◆ Given data ◆

◆ ◆ ◆

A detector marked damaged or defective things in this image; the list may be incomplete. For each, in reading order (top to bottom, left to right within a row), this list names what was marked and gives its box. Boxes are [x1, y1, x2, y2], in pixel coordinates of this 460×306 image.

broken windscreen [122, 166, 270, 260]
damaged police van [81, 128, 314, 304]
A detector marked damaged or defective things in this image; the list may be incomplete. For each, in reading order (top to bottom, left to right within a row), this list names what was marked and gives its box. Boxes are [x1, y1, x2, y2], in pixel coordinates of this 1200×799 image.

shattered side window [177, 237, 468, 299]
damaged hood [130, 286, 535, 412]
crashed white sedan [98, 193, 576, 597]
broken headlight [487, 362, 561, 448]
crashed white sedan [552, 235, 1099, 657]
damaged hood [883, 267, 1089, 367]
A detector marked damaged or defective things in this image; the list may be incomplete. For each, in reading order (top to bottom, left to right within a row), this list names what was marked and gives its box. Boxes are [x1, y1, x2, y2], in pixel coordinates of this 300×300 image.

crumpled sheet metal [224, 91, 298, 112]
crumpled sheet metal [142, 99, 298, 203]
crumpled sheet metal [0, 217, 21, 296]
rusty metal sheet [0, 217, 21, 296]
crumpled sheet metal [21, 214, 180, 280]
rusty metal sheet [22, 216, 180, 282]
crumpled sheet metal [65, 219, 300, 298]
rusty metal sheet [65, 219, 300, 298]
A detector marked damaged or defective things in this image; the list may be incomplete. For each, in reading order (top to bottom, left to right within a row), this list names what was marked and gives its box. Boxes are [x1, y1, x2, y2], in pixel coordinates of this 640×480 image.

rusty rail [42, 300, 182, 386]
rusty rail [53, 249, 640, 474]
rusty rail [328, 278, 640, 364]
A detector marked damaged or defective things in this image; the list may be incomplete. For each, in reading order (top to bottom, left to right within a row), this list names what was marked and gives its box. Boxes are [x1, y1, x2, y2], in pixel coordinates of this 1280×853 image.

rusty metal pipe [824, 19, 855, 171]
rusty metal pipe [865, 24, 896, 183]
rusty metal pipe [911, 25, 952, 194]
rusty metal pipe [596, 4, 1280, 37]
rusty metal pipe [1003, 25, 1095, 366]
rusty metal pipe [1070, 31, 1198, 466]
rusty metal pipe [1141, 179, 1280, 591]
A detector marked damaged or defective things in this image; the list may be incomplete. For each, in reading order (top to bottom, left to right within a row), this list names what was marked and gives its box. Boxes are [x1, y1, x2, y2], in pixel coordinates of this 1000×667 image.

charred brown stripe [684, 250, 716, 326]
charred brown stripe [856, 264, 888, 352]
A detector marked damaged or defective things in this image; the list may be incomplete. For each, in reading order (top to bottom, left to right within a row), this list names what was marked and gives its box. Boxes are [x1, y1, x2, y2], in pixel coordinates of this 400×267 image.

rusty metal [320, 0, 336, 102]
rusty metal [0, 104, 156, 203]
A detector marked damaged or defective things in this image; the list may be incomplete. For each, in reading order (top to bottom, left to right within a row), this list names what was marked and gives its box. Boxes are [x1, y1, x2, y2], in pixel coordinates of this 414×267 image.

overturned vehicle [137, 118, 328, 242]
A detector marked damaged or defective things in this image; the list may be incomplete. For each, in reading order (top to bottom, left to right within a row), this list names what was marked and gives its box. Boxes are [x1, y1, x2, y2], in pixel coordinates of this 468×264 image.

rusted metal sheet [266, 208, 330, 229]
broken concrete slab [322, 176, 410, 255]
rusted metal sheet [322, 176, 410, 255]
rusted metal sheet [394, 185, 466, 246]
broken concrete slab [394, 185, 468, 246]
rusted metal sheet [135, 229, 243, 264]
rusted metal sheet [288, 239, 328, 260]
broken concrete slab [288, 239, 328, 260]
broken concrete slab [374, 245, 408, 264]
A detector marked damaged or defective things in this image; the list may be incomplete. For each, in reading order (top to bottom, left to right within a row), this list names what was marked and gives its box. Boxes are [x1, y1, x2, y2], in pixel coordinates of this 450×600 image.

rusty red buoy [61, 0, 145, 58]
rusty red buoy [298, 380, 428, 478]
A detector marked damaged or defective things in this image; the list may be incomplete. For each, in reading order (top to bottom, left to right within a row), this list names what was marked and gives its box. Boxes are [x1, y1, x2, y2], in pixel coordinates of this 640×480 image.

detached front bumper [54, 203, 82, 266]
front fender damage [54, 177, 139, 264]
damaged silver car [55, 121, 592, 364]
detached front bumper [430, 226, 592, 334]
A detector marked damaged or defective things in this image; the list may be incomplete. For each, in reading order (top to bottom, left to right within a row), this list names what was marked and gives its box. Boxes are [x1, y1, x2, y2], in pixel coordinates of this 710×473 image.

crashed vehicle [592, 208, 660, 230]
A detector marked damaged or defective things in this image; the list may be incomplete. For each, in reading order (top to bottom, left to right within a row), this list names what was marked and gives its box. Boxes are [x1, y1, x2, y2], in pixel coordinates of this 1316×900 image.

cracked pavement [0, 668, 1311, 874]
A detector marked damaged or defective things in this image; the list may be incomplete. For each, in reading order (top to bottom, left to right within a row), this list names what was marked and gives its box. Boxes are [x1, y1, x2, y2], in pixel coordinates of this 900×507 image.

◆ ◆ ◆

◆ Work to do ◆
Output every line of the rows above as a Markdown table with two columns, No. and Line. Give each line a running number and leave out blank lines.

◆ Exercise result ◆
| No. | Line |
|---|---|
| 1 | A detector marked damaged or defective things in this image; the list may be incomplete. For each, in reading order (top to bottom, left to right within a row), this list names what was marked and gives its box. Boxes are [x1, y1, x2, y2], in pixel coordinates of this 460×306 image. |
| 2 | broken windscreen [122, 166, 270, 260] |
| 3 | damaged police van [81, 128, 314, 304] |
| 4 | A detector marked damaged or defective things in this image; the list may be incomplete. For each, in reading order (top to bottom, left to right within a row), this list names what was marked and gives its box. Boxes are [x1, y1, x2, y2], in pixel coordinates of this 1200×799 image. |
| 5 | shattered side window [177, 237, 468, 299] |
| 6 | damaged hood [130, 286, 535, 412] |
| 7 | crashed white sedan [98, 193, 576, 597] |
| 8 | broken headlight [487, 362, 561, 448] |
| 9 | crashed white sedan [552, 235, 1099, 657] |
| 10 | damaged hood [883, 267, 1089, 367] |
| 11 | A detector marked damaged or defective things in this image; the list may be incomplete. For each, in reading order (top to bottom, left to right within a row), this list names what was marked and gives its box. Boxes are [x1, y1, x2, y2], in pixel coordinates of this 300×300 image. |
| 12 | crumpled sheet metal [224, 91, 298, 112] |
| 13 | crumpled sheet metal [142, 99, 298, 203] |
| 14 | crumpled sheet metal [0, 217, 21, 296] |
| 15 | rusty metal sheet [0, 217, 21, 296] |
| 16 | crumpled sheet metal [21, 214, 180, 280] |
| 17 | rusty metal sheet [22, 216, 180, 282] |
| 18 | crumpled sheet metal [65, 219, 300, 298] |
| 19 | rusty metal sheet [65, 219, 300, 298] |
| 20 | A detector marked damaged or defective things in this image; the list may be incomplete. For each, in reading order (top to bottom, left to right within a row), this list names what was marked and gives its box. Boxes are [x1, y1, x2, y2], in pixel coordinates of this 640×480 image. |
| 21 | rusty rail [42, 300, 182, 386] |
| 22 | rusty rail [53, 249, 640, 474] |
| 23 | rusty rail [328, 278, 640, 364] |
| 24 | A detector marked damaged or defective things in this image; the list may be incomplete. For each, in reading order (top to bottom, left to right within a row), this list names what was marked and gives its box. Boxes are [x1, y1, x2, y2], in pixel coordinates of this 1280×853 image. |
| 25 | rusty metal pipe [824, 19, 855, 171] |
| 26 | rusty metal pipe [865, 24, 896, 183] |
| 27 | rusty metal pipe [911, 25, 952, 194] |
| 28 | rusty metal pipe [596, 4, 1280, 37] |
| 29 | rusty metal pipe [1003, 25, 1095, 366] |
| 30 | rusty metal pipe [1070, 31, 1198, 466] |
| 31 | rusty metal pipe [1141, 179, 1280, 591] |
| 32 | A detector marked damaged or defective things in this image; the list may be incomplete. For each, in reading order (top to bottom, left to right within a row), this list names what was marked and gives its box. Boxes are [x1, y1, x2, y2], in pixel coordinates of this 1000×667 image. |
| 33 | charred brown stripe [684, 250, 716, 326] |
| 34 | charred brown stripe [856, 264, 888, 352] |
| 35 | A detector marked damaged or defective things in this image; the list may be incomplete. For each, in reading order (top to bottom, left to right within a row), this list names what was marked and gives its box. Boxes are [x1, y1, x2, y2], in pixel coordinates of this 400×267 image. |
| 36 | rusty metal [320, 0, 336, 102] |
| 37 | rusty metal [0, 104, 156, 203] |
| 38 | A detector marked damaged or defective things in this image; the list may be incomplete. For each, in reading order (top to bottom, left to right within a row), this list names what was marked and gives its box. Boxes are [x1, y1, x2, y2], in pixel coordinates of this 414×267 image. |
| 39 | overturned vehicle [137, 118, 328, 242] |
| 40 | A detector marked damaged or defective things in this image; the list may be incomplete. For each, in reading order (top to bottom, left to right within a row), this list names what was marked and gives its box. Boxes are [x1, y1, x2, y2], in pixel coordinates of this 468×264 image. |
| 41 | rusted metal sheet [266, 208, 330, 229] |
| 42 | broken concrete slab [322, 176, 410, 255] |
| 43 | rusted metal sheet [322, 176, 410, 255] |
| 44 | rusted metal sheet [394, 185, 466, 246] |
| 45 | broken concrete slab [394, 185, 468, 246] |
| 46 | rusted metal sheet [135, 229, 243, 264] |
| 47 | rusted metal sheet [288, 239, 328, 260] |
| 48 | broken concrete slab [288, 239, 328, 260] |
| 49 | broken concrete slab [374, 245, 408, 264] |
| 50 | A detector marked damaged or defective things in this image; the list may be incomplete. For each, in reading order (top to bottom, left to right within a row), this list names what was marked and gives its box. Boxes are [x1, y1, x2, y2], in pixel coordinates of this 450×600 image. |
| 51 | rusty red buoy [61, 0, 145, 58] |
| 52 | rusty red buoy [298, 380, 428, 478] |
| 53 | A detector marked damaged or defective things in this image; the list may be incomplete. For each, in reading order (top to bottom, left to right within a row), this list names what was marked and gives its box. Boxes are [x1, y1, x2, y2], in pixel coordinates of this 640×480 image. |
| 54 | detached front bumper [54, 203, 82, 266] |
| 55 | front fender damage [54, 177, 139, 264] |
| 56 | damaged silver car [55, 121, 592, 364] |
| 57 | detached front bumper [430, 226, 592, 334] |
| 58 | A detector marked damaged or defective things in this image; the list may be incomplete. For each, in reading order (top to bottom, left to right within a row), this list names what was marked and gives its box. Boxes are [x1, y1, x2, y2], in pixel coordinates of this 710×473 image. |
| 59 | crashed vehicle [592, 208, 660, 230] |
| 60 | A detector marked damaged or defective things in this image; the list may be incomplete. For each, in reading order (top to bottom, left to right within a row), this list names what was marked and gives its box. Boxes are [x1, y1, x2, y2], in pixel coordinates of this 1316×900 image. |
| 61 | cracked pavement [0, 668, 1311, 874] |
| 62 | A detector marked damaged or defective things in this image; the list may be incomplete. For each, in reading order (top to bottom, left to right within a row), this list names what was marked and gives its box. Boxes are [x1, y1, x2, y2], in pixel coordinates of this 900×507 image. |